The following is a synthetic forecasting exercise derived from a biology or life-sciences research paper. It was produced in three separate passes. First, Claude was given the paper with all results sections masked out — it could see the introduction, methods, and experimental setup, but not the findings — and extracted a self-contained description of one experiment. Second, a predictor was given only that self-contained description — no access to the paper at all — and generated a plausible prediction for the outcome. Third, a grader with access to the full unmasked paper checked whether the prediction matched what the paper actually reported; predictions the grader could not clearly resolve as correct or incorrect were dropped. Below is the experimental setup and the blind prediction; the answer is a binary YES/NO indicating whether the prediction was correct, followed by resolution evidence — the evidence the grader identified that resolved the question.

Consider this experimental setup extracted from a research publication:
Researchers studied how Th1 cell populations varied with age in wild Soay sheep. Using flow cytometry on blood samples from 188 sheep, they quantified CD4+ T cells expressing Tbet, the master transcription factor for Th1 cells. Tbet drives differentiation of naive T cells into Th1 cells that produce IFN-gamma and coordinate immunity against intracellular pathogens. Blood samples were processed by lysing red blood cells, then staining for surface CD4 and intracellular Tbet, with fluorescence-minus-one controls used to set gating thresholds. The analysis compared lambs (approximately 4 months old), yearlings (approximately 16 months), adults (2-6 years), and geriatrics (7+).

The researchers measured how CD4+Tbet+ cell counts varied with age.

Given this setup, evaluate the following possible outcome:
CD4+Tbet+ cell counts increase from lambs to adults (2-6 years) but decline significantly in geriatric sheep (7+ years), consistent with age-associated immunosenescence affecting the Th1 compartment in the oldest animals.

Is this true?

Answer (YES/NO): NO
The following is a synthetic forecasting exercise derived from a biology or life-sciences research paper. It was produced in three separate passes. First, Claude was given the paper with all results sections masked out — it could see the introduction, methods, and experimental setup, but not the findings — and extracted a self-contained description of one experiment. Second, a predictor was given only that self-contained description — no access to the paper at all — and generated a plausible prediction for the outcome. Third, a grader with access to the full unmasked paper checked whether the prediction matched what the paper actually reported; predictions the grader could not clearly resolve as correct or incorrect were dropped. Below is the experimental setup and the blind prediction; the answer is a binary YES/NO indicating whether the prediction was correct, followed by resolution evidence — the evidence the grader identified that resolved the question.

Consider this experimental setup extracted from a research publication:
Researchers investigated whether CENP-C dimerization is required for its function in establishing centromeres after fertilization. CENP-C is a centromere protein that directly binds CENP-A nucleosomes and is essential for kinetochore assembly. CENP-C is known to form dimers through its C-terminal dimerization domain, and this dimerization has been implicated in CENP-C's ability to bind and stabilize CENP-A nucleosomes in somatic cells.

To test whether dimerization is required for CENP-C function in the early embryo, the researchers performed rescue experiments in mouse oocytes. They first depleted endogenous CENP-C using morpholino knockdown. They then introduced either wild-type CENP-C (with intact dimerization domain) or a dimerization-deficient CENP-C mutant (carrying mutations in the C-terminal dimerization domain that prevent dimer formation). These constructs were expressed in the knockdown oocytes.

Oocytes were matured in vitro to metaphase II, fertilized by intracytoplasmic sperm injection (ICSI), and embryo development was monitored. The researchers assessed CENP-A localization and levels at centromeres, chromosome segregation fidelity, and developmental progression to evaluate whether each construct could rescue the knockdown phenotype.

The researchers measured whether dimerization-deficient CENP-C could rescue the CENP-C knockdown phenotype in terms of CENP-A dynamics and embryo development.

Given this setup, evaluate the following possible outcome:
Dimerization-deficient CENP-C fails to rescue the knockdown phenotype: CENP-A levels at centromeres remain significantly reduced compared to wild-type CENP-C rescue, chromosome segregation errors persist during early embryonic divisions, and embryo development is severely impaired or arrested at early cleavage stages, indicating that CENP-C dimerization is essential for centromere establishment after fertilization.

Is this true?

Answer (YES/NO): NO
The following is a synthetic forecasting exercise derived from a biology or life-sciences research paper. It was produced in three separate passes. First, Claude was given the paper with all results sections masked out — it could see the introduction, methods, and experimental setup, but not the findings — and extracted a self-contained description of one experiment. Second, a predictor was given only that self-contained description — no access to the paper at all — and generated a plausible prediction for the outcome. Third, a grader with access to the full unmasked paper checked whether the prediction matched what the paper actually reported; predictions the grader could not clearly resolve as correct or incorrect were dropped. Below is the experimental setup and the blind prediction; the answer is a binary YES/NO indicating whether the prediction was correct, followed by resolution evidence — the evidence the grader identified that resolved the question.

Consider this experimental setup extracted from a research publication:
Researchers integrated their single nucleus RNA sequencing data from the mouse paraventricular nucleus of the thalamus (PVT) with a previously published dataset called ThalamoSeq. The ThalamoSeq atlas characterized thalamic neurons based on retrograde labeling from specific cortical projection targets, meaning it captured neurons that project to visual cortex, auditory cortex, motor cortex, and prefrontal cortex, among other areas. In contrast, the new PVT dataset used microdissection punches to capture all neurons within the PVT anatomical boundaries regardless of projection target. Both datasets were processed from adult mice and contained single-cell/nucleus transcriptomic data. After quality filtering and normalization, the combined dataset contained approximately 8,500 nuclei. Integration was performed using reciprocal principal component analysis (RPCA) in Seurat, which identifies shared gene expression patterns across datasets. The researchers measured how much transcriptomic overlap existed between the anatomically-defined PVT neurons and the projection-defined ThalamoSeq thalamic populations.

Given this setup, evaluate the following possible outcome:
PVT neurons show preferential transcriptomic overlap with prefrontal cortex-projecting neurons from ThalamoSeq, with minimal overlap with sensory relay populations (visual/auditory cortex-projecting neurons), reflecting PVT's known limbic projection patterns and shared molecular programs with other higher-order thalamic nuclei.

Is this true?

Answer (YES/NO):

________________________

__Your instructions__. What is needed is an exact copy of all the entries.

__Task output__.
The following is a synthetic forecasting exercise derived from a biology or life-sciences research paper. It was produced in three separate passes. First, Claude was given the paper with all results sections masked out — it could see the introduction, methods, and experimental setup, but not the findings — and extracted a self-contained description of one experiment. Second, a predictor was given only that self-contained description — no access to the paper at all — and generated a plausible prediction for the outcome. Third, a grader with access to the full unmasked paper checked whether the prediction matched what the paper actually reported; predictions the grader could not clearly resolve as correct or incorrect were dropped. Below is the experimental setup and the blind prediction; the answer is a binary YES/NO indicating whether the prediction was correct, followed by resolution evidence — the evidence the grader identified that resolved the question.

Consider this experimental setup extracted from a research publication:
Researchers studied how Th1 cell populations varied with age in wild Soay sheep. Using flow cytometry on blood samples from 188 sheep, they quantified CD4+ T cells expressing Tbet, the master transcription factor for Th1 cells. Tbet drives differentiation of naive T cells into Th1 cells that produce IFN-gamma and coordinate immunity against intracellular pathogens. Blood samples were processed by lysing red blood cells, then staining for surface CD4 and intracellular Tbet, with fluorescence-minus-one controls used to set gating thresholds. The analysis compared lambs (approximately 4 months old), yearlings (approximately 16 months), adults (2-6 years), and geriatrics (7+).

The researchers measured how CD4+Tbet+ cell counts varied with age.

Given this setup, evaluate the following possible outcome:
CD4+Tbet+ cell counts increase from lambs to adults (2-6 years) but decline significantly in geriatric sheep (7+ years), consistent with age-associated immunosenescence affecting the Th1 compartment in the oldest animals.

Is this true?

Answer (YES/NO): NO
The following is a synthetic forecasting exercise derived from a biology or life-sciences research paper. It was produced in three separate passes. First, Claude was given the paper with all results sections masked out — it could see the introduction, methods, and experimental setup, but not the findings — and extracted a self-contained description of one experiment. Second, a predictor was given only that self-contained description — no access to the paper at all — and generated a plausible prediction for the outcome. Third, a grader with access to the full unmasked paper checked whether the prediction matched what the paper actually reported; predictions the grader could not clearly resolve as correct or incorrect were dropped. Below is the experimental setup and the blind prediction; the answer is a binary YES/NO indicating whether the prediction was correct, followed by resolution evidence — the evidence the grader identified that resolved the question.

Consider this experimental setup extracted from a research publication:
Researchers investigated whether CENP-C dimerization is required for its function in establishing centromeres after fertilization. CENP-C is a centromere protein that directly binds CENP-A nucleosomes and is essential for kinetochore assembly. CENP-C is known to form dimers through its C-terminal dimerization domain, and this dimerization has been implicated in CENP-C's ability to bind and stabilize CENP-A nucleosomes in somatic cells.

To test whether dimerization is required for CENP-C function in the early embryo, the researchers performed rescue experiments in mouse oocytes. They first depleted endogenous CENP-C using morpholino knockdown. They then introduced either wild-type CENP-C (with intact dimerization domain) or a dimerization-deficient CENP-C mutant (carrying mutations in the C-terminal dimerization domain that prevent dimer formation). These constructs were expressed in the knockdown oocytes.

Oocytes were matured in vitro to metaphase II, fertilized by intracytoplasmic sperm injection (ICSI), and embryo development was monitored. The researchers assessed CENP-A localization and levels at centromeres, chromosome segregation fidelity, and developmental progression to evaluate whether each construct could rescue the knockdown phenotype.

The researchers measured whether dimerization-deficient CENP-C could rescue the CENP-C knockdown phenotype in terms of CENP-A dynamics and embryo development.

Given this setup, evaluate the following possible outcome:
Dimerization-deficient CENP-C fails to rescue the knockdown phenotype: CENP-A levels at centromeres remain significantly reduced compared to wild-type CENP-C rescue, chromosome segregation errors persist during early embryonic divisions, and embryo development is severely impaired or arrested at early cleavage stages, indicating that CENP-C dimerization is essential for centromere establishment after fertilization.

Is this true?

Answer (YES/NO): NO
The following is a synthetic forecasting exercise derived from a biology or life-sciences research paper. It was produced in three separate passes. First, Claude was given the paper with all results sections masked out — it could see the introduction, methods, and experimental setup, but not the findings — and extracted a self-contained description of one experiment. Second, a predictor was given only that self-contained description — no access to the paper at all — and generated a plausible prediction for the outcome. Third, a grader with access to the full unmasked paper checked whether the prediction matched what the paper actually reported; predictions the grader could not clearly resolve as correct or incorrect were dropped. Below is the experimental setup and the blind prediction; the answer is a binary YES/NO indicating whether the prediction was correct, followed by resolution evidence — the evidence the grader identified that resolved the question.

Consider this experimental setup extracted from a research publication:
Researchers integrated their single nucleus RNA sequencing data from the mouse paraventricular nucleus of the thalamus (PVT) with a previously published dataset called ThalamoSeq. The ThalamoSeq atlas characterized thalamic neurons based on retrograde labeling from specific cortical projection targets, meaning it captured neurons that project to visual cortex, auditory cortex, motor cortex, and prefrontal cortex, among other areas. In contrast, the new PVT dataset used microdissection punches to capture all neurons within the PVT anatomical boundaries regardless of projection target. Both datasets were processed from adult mice and contained single-cell/nucleus transcriptomic data. After quality filtering and normalization, the combined dataset contained approximately 8,500 nuclei. Integration was performed using reciprocal principal component analysis (RPCA) in Seurat, which identifies shared gene expression patterns across datasets. The researchers measured how much transcriptomic overlap existed between the anatomically-defined PVT neurons and the projection-defined ThalamoSeq thalamic populations.

Given this setup, evaluate the following possible outcome:
PVT neurons show preferential transcriptomic overlap with prefrontal cortex-projecting neurons from ThalamoSeq, with minimal overlap with sensory relay populations (visual/auditory cortex-projecting neurons), reflecting PVT's known limbic projection patterns and shared molecular programs with other higher-order thalamic nuclei.

Is this true?

Answer (YES/NO):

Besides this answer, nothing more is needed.